Provided passage:
Italy and Abyssinia (1926)

Italy and Abyssinia (1926)

! [1935 edition maps of Abyssinia] (,0.493,0.388,0.335,0)

Italy wants to become more imperial. By so doing she will distract the attention of her citizens and direct it toward the glories of ancient Rome. When Mussolini looks for territory in which Italy may expand, whither does he cast his eye? Let no foolish person think that he is going to war in order to seize territory from France in Africa or in Syria; or that he has any idea of threatening the British Empire; or that he is going even to attack Turkey unless he can get some foolish little country like Greece to do it for him.

What Italy wants is Abyssinia. She has wanted Abyssinia a long time. When the Mahdi overthrew the English in the Sudan, the English with great generosity gave Italy the chance to seize Abyssinia and Italy foolishly attempted it. But at the great Battle of Adua, March 1, 1896, the Abyssinians, under the leadership of Menelik and the Empress Taitou, killed four thousand Italians and captured two thousand prisoners. Since then England, France and Italy have been content to draw a cordon around Abyssinia and bide their time. They have tied up her economic resources, taxed her exports and imports and mortgaged her railroads and such other tangible assets as they could get hold of. It is time now for a further step.

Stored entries
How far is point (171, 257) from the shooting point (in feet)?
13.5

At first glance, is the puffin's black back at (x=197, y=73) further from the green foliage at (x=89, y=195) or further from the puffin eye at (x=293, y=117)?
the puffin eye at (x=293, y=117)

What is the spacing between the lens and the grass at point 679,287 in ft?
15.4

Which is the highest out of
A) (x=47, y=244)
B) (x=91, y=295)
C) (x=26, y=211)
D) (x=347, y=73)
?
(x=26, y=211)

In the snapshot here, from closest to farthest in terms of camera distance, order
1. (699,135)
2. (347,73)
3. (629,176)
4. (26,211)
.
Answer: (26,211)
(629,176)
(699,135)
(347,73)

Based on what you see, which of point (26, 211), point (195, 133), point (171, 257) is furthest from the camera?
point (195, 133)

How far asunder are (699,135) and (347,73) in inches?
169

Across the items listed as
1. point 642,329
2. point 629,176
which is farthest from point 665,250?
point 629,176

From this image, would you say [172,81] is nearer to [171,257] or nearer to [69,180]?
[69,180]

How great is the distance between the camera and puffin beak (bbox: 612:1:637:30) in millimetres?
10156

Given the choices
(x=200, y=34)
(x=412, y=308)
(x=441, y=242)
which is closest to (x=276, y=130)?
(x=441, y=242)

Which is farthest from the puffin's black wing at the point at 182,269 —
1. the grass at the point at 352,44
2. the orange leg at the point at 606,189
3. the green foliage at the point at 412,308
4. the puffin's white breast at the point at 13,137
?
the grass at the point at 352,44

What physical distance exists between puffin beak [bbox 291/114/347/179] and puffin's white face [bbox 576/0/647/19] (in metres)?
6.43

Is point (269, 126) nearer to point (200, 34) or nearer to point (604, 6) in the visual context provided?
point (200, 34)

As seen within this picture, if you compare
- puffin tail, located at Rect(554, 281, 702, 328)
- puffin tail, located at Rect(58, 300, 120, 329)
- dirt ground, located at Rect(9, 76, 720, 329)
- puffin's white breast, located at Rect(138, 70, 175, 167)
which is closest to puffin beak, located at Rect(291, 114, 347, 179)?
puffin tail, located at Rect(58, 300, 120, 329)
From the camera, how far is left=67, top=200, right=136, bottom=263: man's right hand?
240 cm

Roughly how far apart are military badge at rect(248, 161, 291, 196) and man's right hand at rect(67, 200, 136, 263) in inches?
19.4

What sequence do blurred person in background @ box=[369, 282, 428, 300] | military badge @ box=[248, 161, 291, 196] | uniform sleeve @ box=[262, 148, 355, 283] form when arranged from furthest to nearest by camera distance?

Work request:
Return the stretch of the passage on Italy and Abyssinia from "What Italy wants" through "a further step.", copied word for word.

Result:
What Italy wants is Abyssinia. She has wanted Abyssinia a long time. When the Mahdi overthrew the English in the Sudan, the English with great generosity gave Italy the chance to seize Abyssinia and Italy foolishly attempted it. But at the great Battle of Adua, March 1, 1896, the Abyssinians, under the leadership of Menelik and the Empress Taitou, killed four thousand Italians and captured two thousand prisoners. Since then England, France and Italy have been content to draw a cordon around Abyssinia and bide their time. They have tied up her economic resources, taxed her exports and imports and mortgaged her railroads and such other tangible assets as they could get hold of. It is time now for a further step.